Ryzen crashing while idle

Yep i adjusted those voltages(and ram but that is separate) and set ram to 3733 with tight timings. It’s rock solid ever since i did that, windows and linux. Sometimes it was left compiling for hours on 24 threads with no problems whatsoever.

I RMA’ed my 3700X and received a new just before Christmas. While things looked promising initially, the computer crashed again shortly after logging into Windows. I haven’t had any problems with Linux yet. MSI has released a beta bios update for my motherboard. I may try that in the meantime.

Nvm, the beta bios is far too buggy right now.

I do have to wonder though about my power supply. I’ve only had it for a few years, but it is an older model. It’s a Antec HCP 1000W Platinum. Would it being old matter? Also, would it matter if the CPU cable is plugged into the 12v1 slot as opposed to the 12v2, 12v3, or 12v4? I really know next to nothing about power supplies.

Almost certainly the psu. I had an old antec with the racing stripe and it was just unusable even with first gen ryzen.

Wonderful. Well, hopefully that’ll be an easy enough fix.

Alright, I replaced the psu and it happened again. Motherboard maybe? I could also try reinstalling the os. Beyond that, idk what to do.

idle current still set for typical not low?

and what kernel version?

The idle current is set to auto and the kernel version is 5.9.11-3

set to typical not auto, auto is low on almost all boards.

what psu is the new psu, and date of manufacture?

Ok. It’s a RM850x 2018. The model number is CP-9020180-NA.

EDIT: Just crashed again after setting the idle current to typical.

2 Likes

hmmm disconcerting
try disabling c states?

I’ve tried it before, but it didn’t seem to make much of a difference. That WAS before the psu replacement though, so I’ll try again.

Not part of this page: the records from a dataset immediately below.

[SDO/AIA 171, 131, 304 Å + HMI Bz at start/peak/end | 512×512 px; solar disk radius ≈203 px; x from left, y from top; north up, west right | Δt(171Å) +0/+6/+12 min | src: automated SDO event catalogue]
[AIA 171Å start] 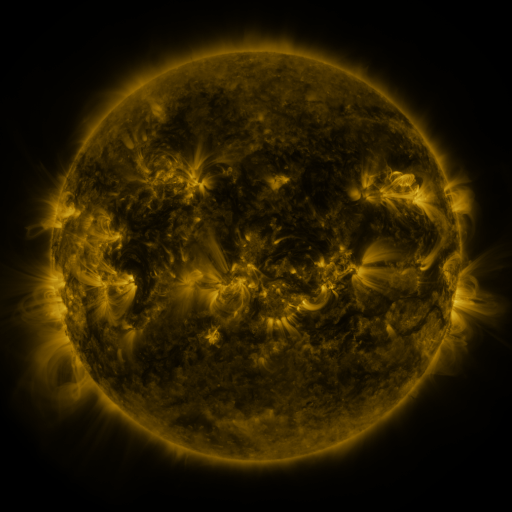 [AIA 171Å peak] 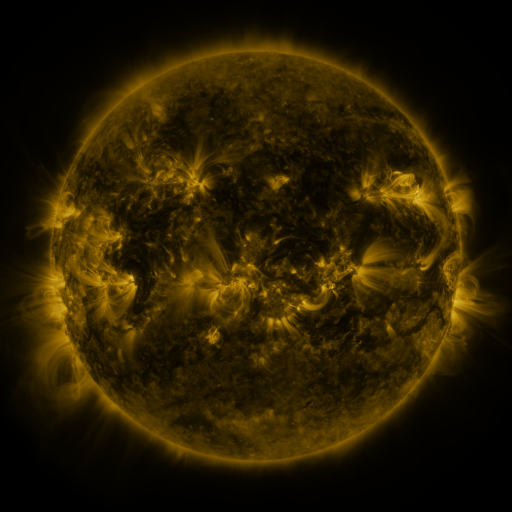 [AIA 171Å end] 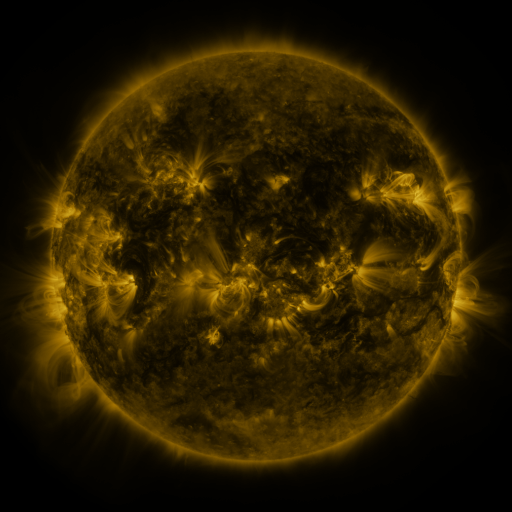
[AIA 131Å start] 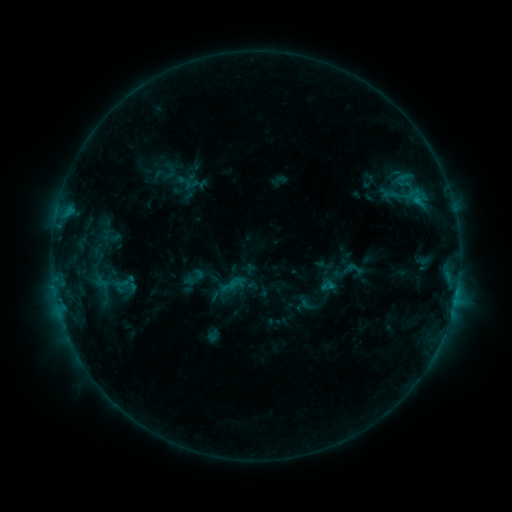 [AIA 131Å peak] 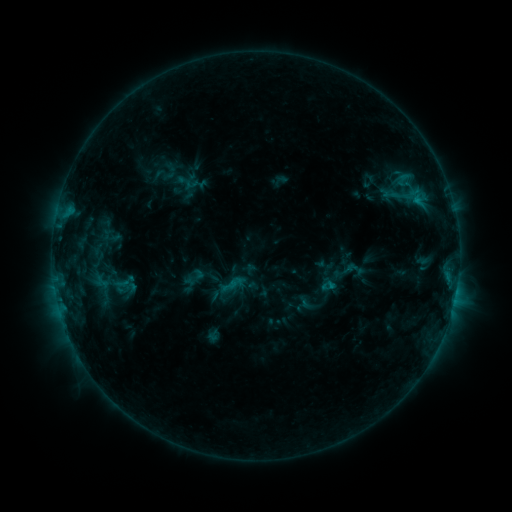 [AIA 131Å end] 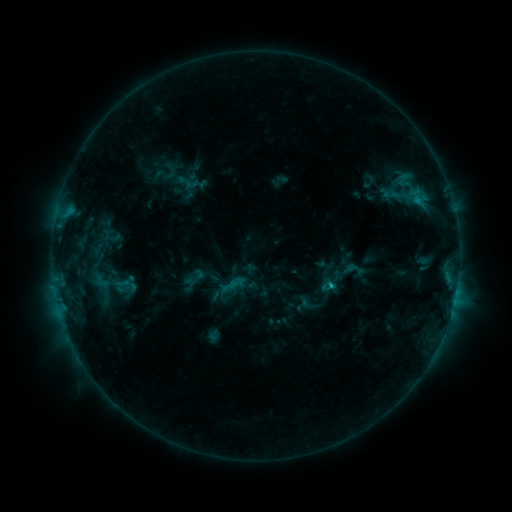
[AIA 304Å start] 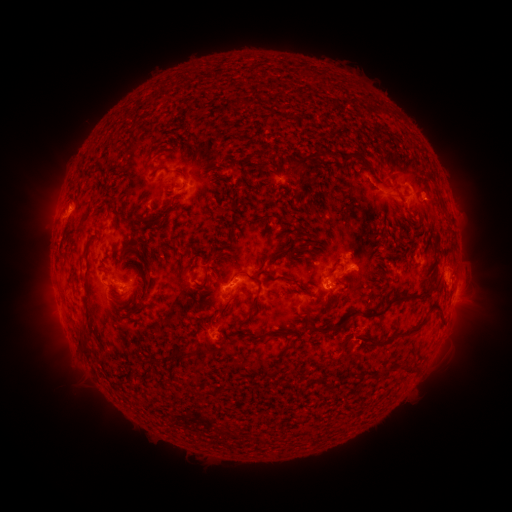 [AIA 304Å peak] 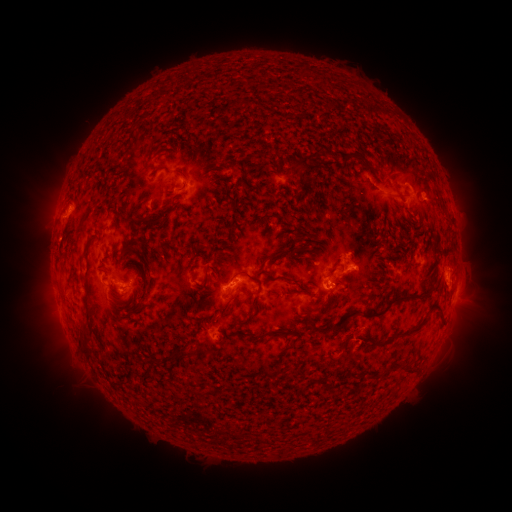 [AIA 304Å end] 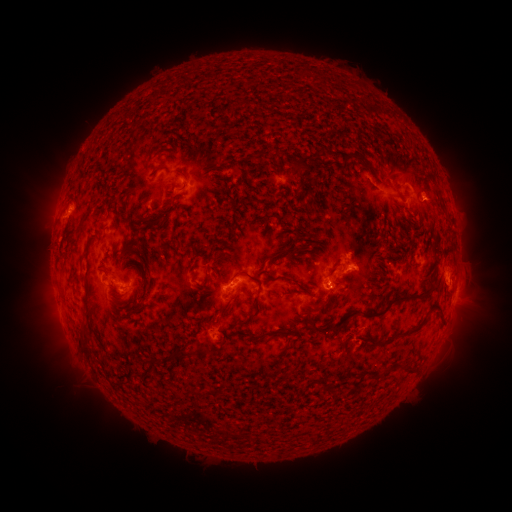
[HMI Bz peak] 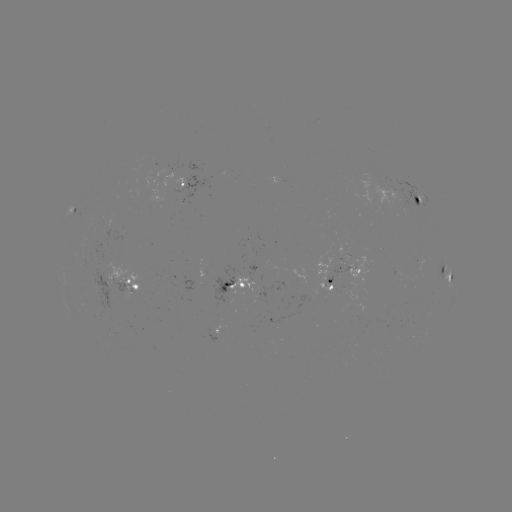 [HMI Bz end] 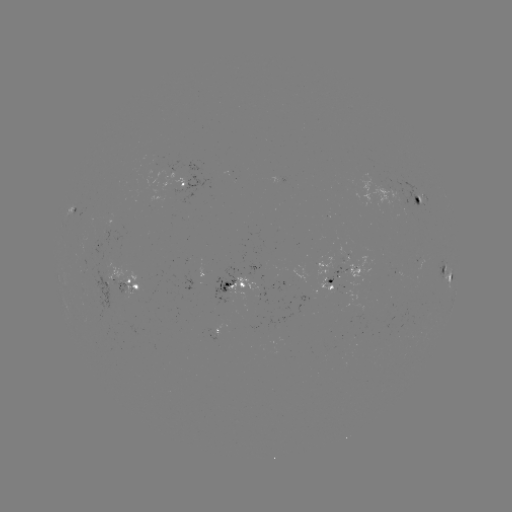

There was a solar flare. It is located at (330, 282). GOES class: C1.4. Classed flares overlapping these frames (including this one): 1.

I’ve been trying all the things I can find in other topics across bugzilla, reddit etc, but nothing worked so far, except disabling SMT. This is right now 100% issue free configuration. Ran it for 4 days without a single reboot, ran it another 1-2 days after enabling SMT, but then issue cam back, switched it back off and now running for 2 days again without a single reboot, so I guess it narrows it down… .UPD: as I was writing it, I’ve got my reboot…so I guess there is no configuration when it works now…I don’t know what those 6 days over Christmas was, I guess I got lucky?
After some conversation with AMD support they asked to open an RMA, but I don’t think that new CPU will fix it, because there are bunch of new people just getting their 5000 series with this exact problem.
Fedora is testing 5.10 kernel next week, but as far as I can tell this is not of any improvement.

I think I’ll try to swap CPU between my machine and my wife’s, they are almost identical, except for the GPU (nVidia RTX 3070 in hers and RX 5700XT in mine and the CPUs 5800X vs 5900X in mine). Hers is running stable from day 1 (I’ve built both machines on a same day), so that would be a great test to isolate the problem.

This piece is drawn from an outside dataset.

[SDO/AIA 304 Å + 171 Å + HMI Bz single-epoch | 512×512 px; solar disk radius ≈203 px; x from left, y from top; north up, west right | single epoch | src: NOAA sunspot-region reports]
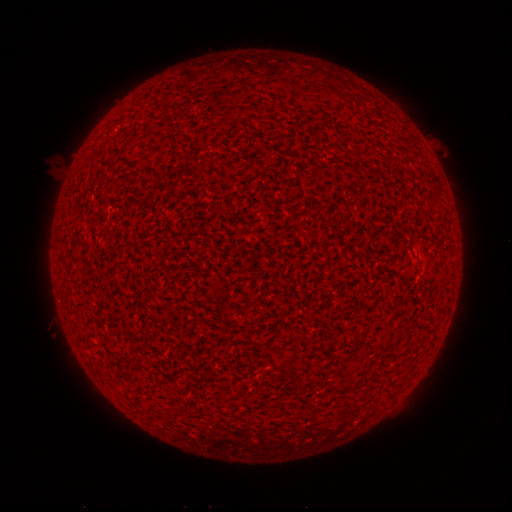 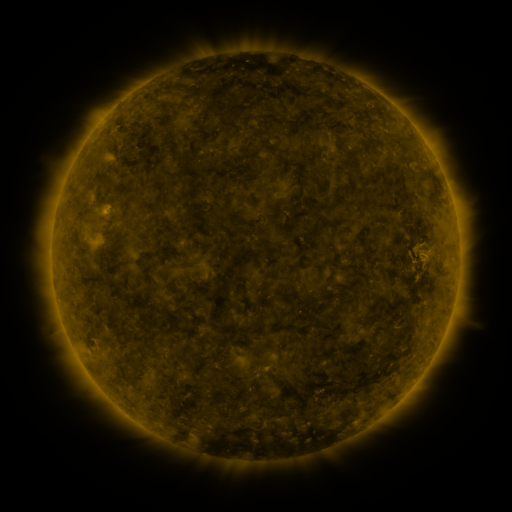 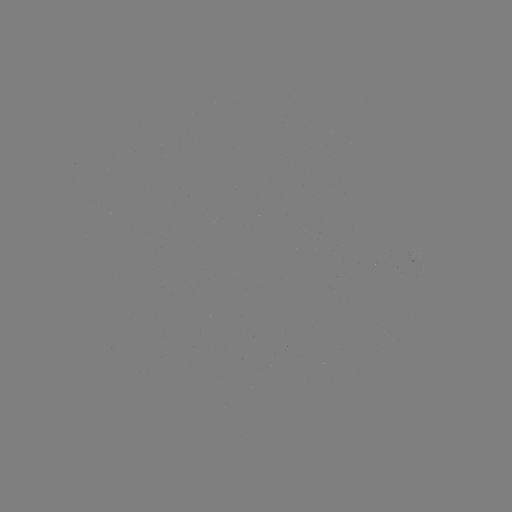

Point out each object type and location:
(none)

@wendell Alright, just crashed again. Had c-states disabled in both the bios and through zenstates.py. > Dec 29 12:23:21 Compy-3700X kernel: mce: [Hardware Error]: Machine check events logged

Dec 29 12:23:21 Compy-3700X kernel: mce: [Hardware Error]: CPU 1: Machine Check: 0 Bank 5: bea0000000000108
Dec 29 12:23:21 Compy-3700X kernel: mce: [Hardware Error]: TSC 0 ADDR 7fed6dbdea40 MISC d012000100000000 SYND 4d000000 IPID 500b000000000
Dec 29 12:23:21 Compy-3700X kernel: mce: [Hardware Error]: PROCESSOR 2:870f10 TIME 1609262595 SOCKET 0 APIC 2 microcode 8701021

@agurenko What motherboard do you have? Also, is yours and your wife’s ram on the ryzen compatible list?

We’re using MSI X570 Tomahawk Wifi with latest (beta) BIOS - 7C84v151. Our memory is technically not on that list for 2 reasons:

  1. There are no Ryzen 5000 compatibility in this list at all :slight_smile:
  2. There is almost our memory module, but not quite: Ours is G.Skill F4-3600C16D-32GTZRC and there is a F4-3600C16D-32GTZNC no idea what is the difference between RC and NC

That makes sense. It’s also probably not a memory incompatibility if you both have the same cpu and memory, but her’s works and yours doesn’t.

Well, she has 5800X and I have 5900X, but given that most people (I guess) don’t have this problem, is either combination of factors or a bad cpu sample.

BTW, can you try SMT off for a few days to see if that helps in any way?

This is going to sound weird but… turn xmp off? And let’s see … leave c states off as well.

Look for gear down mode in your memory settings and disable that.

If that’s stable let’s only re enable xmp

@wendell I disabled xmp, but I don’t see anything resembling a ‘gear down mode’. Doesn’t mean it’s not there, I just can’t find it.

@agurenko I’ll try that if disabling xmp fails.